Quel avenir (ou quelle catastrophe) pour le RSA ?
On voit circuler sur internet un comparatif entre deux familles de 5 personnes qui montre qu’en additionnant revenus, dépenses et exonérations, il vaut mieux être au RSA que salarié…
Et qu’adviendrait-il si, comme le pensent nos ministres, tous les ayant droits demandaient à bénéficier de ce statut. 50% des personnes, soit un potentiel de 3 500 000 personnes au lieu des 1 870 000 actuels !
Et qu’en serait-il encore si, comme il en est également question, le SMIC disparaissait, laissant le RSA comme seul facteur d’ajustement des bas revenus ?

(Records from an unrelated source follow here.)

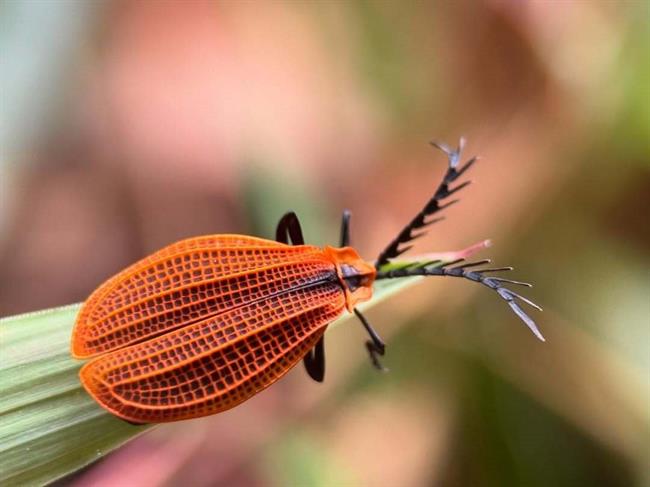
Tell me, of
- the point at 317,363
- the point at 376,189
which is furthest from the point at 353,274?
the point at 376,189

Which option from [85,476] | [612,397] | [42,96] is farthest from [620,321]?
[42,96]

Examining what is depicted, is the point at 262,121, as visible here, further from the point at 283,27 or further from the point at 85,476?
the point at 85,476

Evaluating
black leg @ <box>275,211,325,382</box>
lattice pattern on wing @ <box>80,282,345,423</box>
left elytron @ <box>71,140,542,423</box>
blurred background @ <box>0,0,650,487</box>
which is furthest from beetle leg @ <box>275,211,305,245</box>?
blurred background @ <box>0,0,650,487</box>

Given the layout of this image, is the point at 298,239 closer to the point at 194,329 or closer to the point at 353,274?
the point at 353,274

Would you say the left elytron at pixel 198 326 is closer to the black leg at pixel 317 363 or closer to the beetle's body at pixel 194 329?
the beetle's body at pixel 194 329

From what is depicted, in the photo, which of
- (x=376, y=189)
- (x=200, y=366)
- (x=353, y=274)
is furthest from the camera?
(x=376, y=189)

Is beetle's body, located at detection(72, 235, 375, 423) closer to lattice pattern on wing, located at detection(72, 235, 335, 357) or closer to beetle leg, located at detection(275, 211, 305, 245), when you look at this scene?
lattice pattern on wing, located at detection(72, 235, 335, 357)

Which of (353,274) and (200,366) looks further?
(353,274)
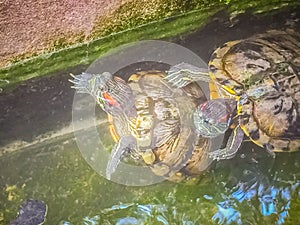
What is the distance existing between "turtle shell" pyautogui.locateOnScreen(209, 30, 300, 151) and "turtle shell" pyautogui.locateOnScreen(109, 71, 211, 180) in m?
0.10

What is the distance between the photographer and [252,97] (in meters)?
1.69

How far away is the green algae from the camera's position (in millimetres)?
1754

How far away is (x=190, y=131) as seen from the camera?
167 centimetres

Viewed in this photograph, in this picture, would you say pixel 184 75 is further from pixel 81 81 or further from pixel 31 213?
pixel 31 213

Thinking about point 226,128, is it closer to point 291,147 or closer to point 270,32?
point 291,147

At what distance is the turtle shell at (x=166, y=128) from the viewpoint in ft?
5.42

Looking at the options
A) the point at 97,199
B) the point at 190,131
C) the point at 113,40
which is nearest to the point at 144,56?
the point at 113,40

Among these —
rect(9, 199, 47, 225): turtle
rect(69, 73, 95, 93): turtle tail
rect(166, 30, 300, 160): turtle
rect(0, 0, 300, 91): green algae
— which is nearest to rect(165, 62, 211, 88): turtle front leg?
rect(166, 30, 300, 160): turtle

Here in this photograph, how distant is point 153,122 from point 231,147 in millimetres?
255

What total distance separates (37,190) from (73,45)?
418 millimetres

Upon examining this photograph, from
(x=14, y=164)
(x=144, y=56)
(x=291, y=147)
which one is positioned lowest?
(x=291, y=147)

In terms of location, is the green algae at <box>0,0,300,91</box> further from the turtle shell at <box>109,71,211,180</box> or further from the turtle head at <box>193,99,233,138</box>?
the turtle head at <box>193,99,233,138</box>

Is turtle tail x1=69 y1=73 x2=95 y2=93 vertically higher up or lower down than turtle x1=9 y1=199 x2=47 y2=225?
higher up

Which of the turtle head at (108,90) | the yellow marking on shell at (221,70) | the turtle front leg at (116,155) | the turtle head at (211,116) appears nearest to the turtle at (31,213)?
the turtle front leg at (116,155)
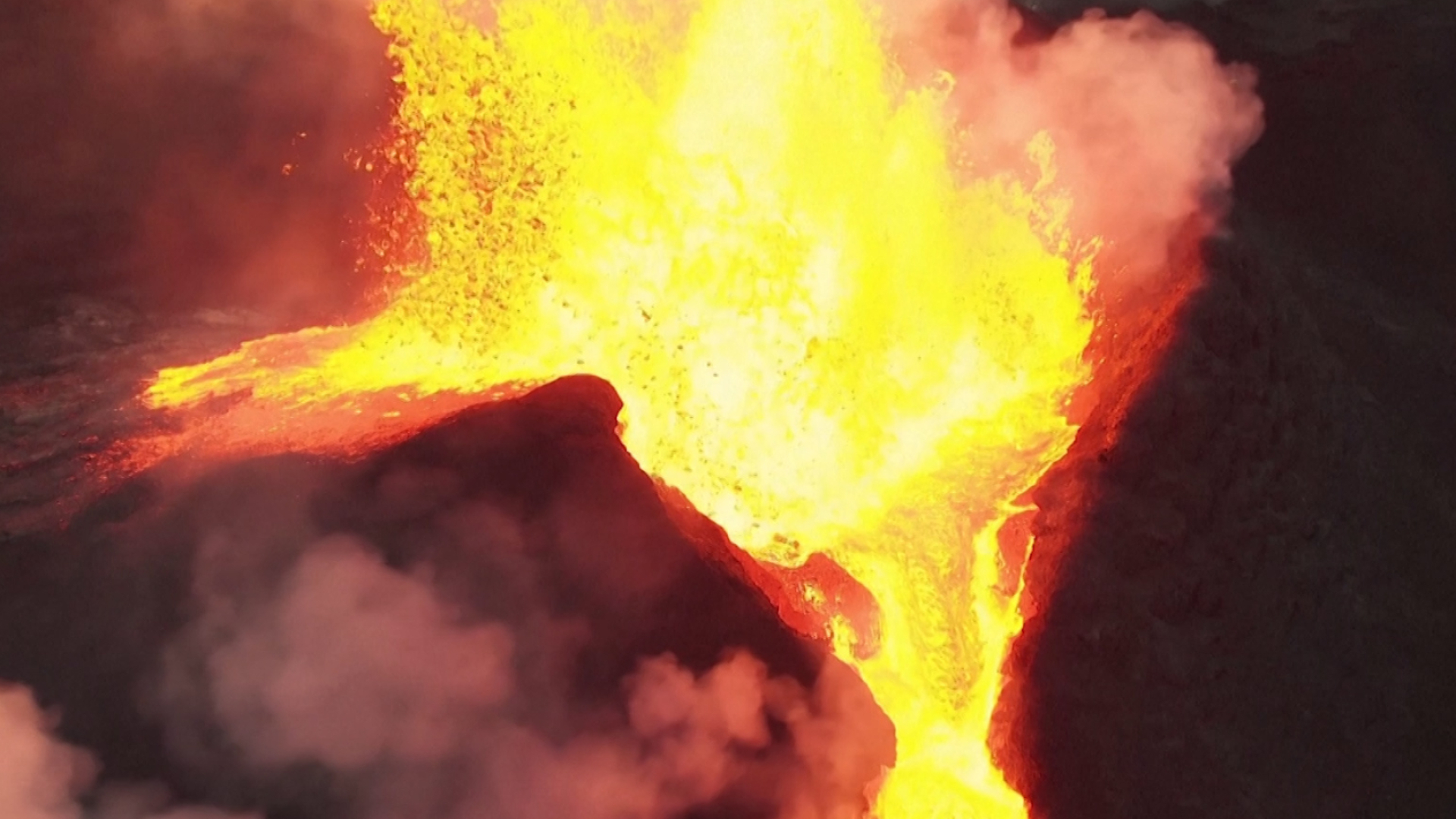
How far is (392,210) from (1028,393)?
170 inches

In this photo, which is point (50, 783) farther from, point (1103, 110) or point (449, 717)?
point (1103, 110)

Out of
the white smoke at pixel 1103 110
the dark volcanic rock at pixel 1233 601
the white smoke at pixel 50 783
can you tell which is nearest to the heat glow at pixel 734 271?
the white smoke at pixel 1103 110

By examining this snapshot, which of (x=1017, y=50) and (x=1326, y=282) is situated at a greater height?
(x=1017, y=50)

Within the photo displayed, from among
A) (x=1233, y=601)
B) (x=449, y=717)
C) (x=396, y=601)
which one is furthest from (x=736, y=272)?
(x=1233, y=601)

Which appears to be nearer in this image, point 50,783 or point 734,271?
point 50,783

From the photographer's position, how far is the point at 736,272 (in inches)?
230

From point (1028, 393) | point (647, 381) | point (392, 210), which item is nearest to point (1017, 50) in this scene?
point (1028, 393)

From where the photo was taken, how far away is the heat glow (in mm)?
5602

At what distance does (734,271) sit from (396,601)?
9.00 ft

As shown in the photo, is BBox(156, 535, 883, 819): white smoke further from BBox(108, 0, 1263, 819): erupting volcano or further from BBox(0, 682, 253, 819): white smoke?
BBox(108, 0, 1263, 819): erupting volcano

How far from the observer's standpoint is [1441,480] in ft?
19.7

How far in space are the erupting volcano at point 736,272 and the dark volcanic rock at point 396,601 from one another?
0.66 metres

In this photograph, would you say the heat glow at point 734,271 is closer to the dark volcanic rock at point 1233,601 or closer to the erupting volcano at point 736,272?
the erupting volcano at point 736,272

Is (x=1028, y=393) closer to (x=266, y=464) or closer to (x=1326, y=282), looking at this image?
(x=1326, y=282)
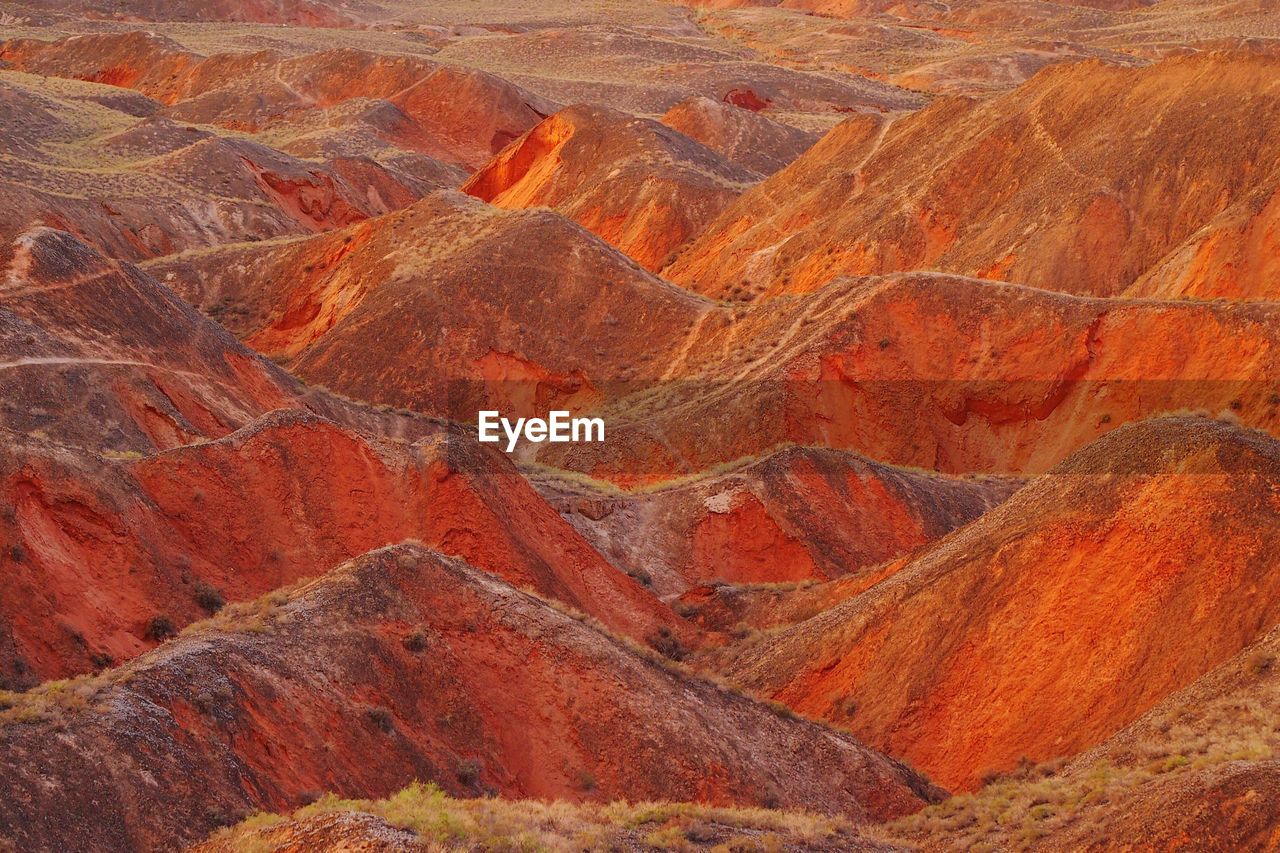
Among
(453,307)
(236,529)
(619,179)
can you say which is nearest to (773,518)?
(236,529)

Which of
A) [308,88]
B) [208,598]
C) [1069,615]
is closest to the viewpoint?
[1069,615]

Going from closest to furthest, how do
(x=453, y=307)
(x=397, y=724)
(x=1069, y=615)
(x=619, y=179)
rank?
1. (x=397, y=724)
2. (x=1069, y=615)
3. (x=453, y=307)
4. (x=619, y=179)

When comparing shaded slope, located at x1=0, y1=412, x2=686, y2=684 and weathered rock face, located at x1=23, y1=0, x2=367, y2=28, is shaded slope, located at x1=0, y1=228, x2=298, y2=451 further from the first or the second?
weathered rock face, located at x1=23, y1=0, x2=367, y2=28

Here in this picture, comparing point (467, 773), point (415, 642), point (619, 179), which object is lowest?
point (467, 773)

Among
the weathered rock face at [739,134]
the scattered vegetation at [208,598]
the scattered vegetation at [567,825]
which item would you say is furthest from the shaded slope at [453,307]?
the scattered vegetation at [567,825]

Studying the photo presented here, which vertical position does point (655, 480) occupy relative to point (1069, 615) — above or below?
above

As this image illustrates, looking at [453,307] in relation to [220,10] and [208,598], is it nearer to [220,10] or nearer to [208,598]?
[208,598]
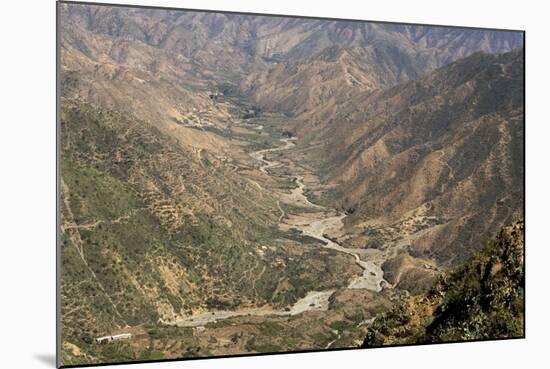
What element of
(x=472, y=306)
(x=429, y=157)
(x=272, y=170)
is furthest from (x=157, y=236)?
(x=472, y=306)

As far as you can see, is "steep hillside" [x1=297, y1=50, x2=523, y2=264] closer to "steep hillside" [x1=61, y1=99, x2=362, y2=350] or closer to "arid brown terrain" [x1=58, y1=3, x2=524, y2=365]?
"arid brown terrain" [x1=58, y1=3, x2=524, y2=365]

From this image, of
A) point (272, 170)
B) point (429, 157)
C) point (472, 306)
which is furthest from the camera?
point (272, 170)

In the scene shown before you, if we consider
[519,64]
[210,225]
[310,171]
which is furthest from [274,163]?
[519,64]

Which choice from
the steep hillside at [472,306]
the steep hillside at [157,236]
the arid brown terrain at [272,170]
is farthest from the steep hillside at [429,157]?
the steep hillside at [472,306]

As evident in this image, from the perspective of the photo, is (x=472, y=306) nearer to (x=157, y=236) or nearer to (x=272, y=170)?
(x=157, y=236)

On attribue aux Anglais (ou aux Chinois) ce merveilleux proverbe : « Donne un poisson à un homme, il aura à manger pour un jour ; apprends-lui à pêcher, il aura à manger pour tous les jours de sa vie. » Ce dicton (l’une des formules emblématiques de la Fondation abbé Pierre) est devenu l’illustration de ce que l’assistanat en France n’est pas. La générosité publique française, la plus importante du monde, donne à tout va mais n’apprend pas.